What you need to do: Lay out the entries below as a two-column CSV with the header entry_text,answer and one row per entry. Put each entry's text and its answer in separate quoted fields, turn any line breaks into spaces, and leave out the pictures.

Supplied information:
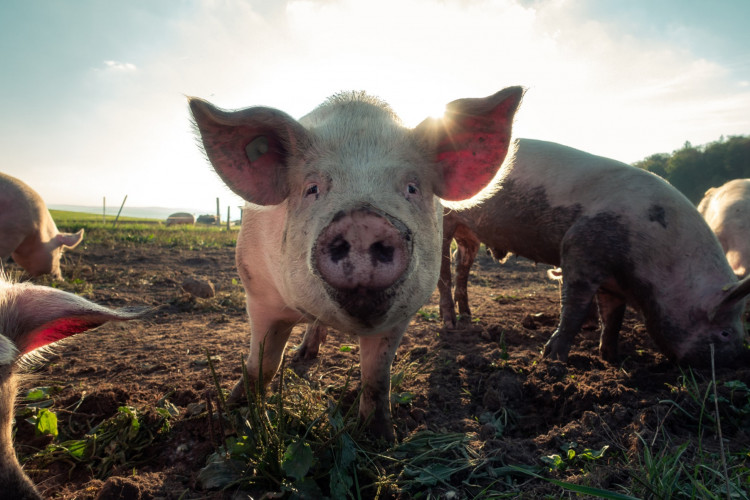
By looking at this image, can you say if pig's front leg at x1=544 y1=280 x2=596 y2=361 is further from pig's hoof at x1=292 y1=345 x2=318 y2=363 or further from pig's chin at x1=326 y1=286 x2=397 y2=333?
pig's chin at x1=326 y1=286 x2=397 y2=333

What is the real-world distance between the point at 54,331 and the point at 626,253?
3.92 metres

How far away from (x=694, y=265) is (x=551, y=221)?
1.26 metres

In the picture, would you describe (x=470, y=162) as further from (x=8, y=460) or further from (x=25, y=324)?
(x=8, y=460)

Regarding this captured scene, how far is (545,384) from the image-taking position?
299 cm

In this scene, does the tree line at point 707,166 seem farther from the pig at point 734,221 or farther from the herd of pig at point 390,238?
the herd of pig at point 390,238

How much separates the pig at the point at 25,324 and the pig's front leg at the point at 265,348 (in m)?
0.97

Answer to this exercise:
entry_text,answer
"By looking at this image, can you say if pig's front leg at x1=544 y1=280 x2=596 y2=361 is further from pig's hoof at x1=292 y1=345 x2=318 y2=363 or further from pig's chin at x1=326 y1=286 x2=397 y2=333?","pig's chin at x1=326 y1=286 x2=397 y2=333"
"What is the real-world distance between the point at 54,331 and the point at 626,253?","3.92 metres"
"How far away from (x=694, y=265) is (x=551, y=221)?","1.26 metres"
"In the picture, would you describe (x=470, y=162) as further from (x=8, y=460) or further from (x=25, y=324)?","(x=8, y=460)"
"Regarding this captured scene, how far is (545,384) from the image-taking position?","299 cm"
"In this scene, does the tree line at point 707,166 seem farther from the pig at point 734,221 or farther from the herd of pig at point 390,238?","the herd of pig at point 390,238"
"How much separates the pig at the point at 25,324 and the pig's front leg at the point at 265,348 (in m)?","0.97"